Les dépenses sociales des conseils départementaux
C’est entendu, les départements ne disparaitront pas. Certes, ils perdent la clause de compétence générale, dans le cadre du projet de loi Notre, en cours de discussion. Mais le Sénat, fin janvier, en première lecture, a maintenu dans leur orbite la construction et l'entretien des collèges, des routes départementales, ainsi que les transports scolaires et la gestion des ports départementaux. Le gouvernement voulait transférer toutes ces compétences aux régions, pour ne laisser aux départements que "la solidarité sociale et territoriale", c'est-à-dire les aides sociales (RSA, etc.), l’ingénierie territoriale auprès des communes, le développement des services publics.
Quelle que soit l’issue de la discussion parlementaire sur le panier de compétences des conseils départementaux, le principal problème financier des départements concerne le financement des allocations de solidarité nationale dont le coût n’a cessé de croître depuis qu’ils en assurent la gestion (2002) sans qu’ils puissent le maîtriser. Et principalement celui du revenu de solidarité active -RSA (8,7 milliards d’euros en 2013, soit +7% / 2012)- que l’Assemblée des départements de France (ADF) a proposé à l’Etat de « recentraliser ».
Dans un communiqué diffusé le 2 février, l’ADF tire une nouvelle fois la sonnette d’alarme. « Cette hausse, conjuguée à la très faible progression des recettes de fonctionnement (1,2 %), entraîne un effet ciseaux que les départements ont de plus en plus de difficultés à maîtriser.
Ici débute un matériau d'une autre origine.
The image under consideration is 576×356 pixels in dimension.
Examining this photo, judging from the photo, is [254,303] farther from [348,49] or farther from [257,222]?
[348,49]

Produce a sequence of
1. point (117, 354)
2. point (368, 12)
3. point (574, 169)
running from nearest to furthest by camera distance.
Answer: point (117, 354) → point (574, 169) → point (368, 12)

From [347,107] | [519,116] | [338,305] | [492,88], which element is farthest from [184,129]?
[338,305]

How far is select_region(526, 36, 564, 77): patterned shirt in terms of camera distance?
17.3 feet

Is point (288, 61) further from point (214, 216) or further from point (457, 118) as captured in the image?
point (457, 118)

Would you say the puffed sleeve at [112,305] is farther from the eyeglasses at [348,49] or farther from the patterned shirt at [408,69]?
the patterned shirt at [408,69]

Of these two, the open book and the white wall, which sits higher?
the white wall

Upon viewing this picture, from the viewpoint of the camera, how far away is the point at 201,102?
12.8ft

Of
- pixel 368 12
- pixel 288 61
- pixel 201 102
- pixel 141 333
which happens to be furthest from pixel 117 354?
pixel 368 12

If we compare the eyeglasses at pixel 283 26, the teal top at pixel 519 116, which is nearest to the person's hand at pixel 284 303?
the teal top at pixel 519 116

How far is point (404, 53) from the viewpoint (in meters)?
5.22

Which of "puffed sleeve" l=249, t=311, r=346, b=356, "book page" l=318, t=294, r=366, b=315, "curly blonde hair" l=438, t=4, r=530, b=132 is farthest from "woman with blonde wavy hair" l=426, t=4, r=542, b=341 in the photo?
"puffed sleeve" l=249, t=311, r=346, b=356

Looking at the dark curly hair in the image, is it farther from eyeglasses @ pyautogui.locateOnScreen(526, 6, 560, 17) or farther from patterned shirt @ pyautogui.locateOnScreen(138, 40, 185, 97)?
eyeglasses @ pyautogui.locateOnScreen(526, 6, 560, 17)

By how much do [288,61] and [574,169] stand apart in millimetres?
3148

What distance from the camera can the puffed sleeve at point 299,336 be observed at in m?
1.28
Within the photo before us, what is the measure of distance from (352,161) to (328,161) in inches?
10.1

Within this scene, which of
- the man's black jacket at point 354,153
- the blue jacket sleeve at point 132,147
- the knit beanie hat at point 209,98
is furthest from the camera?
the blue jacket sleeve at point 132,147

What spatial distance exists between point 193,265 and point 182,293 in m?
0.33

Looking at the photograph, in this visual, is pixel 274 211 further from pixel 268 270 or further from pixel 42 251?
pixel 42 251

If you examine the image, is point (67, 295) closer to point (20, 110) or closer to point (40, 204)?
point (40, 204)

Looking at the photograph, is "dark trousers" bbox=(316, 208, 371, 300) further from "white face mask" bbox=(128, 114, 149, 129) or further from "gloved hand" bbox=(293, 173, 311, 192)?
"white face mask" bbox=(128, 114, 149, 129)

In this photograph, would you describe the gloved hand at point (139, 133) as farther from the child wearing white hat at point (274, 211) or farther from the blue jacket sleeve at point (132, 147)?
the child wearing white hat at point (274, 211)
Dans cette période de crise économique et sociale, les prévisions montrent que le RSA augmentera sans doute de plus de 10 % cette année, atteignant ainsi près de 9,5 milliards d’euros en 2014 et 10,5 milliards d’euros en 2015 », estime l’ADF.
Les élus départementaux demandent le lancement de « la réflexion sur la pérennisation et la sécurisation du financement du RSA, promise par le Premier ministre lors de sa venue au Congrès de Pau », à l’occasion de la mise en place de la nouvelle instance de « dialogue nationale des territoires » entre l’Etat et les associations d’élus locaux, le 10 février.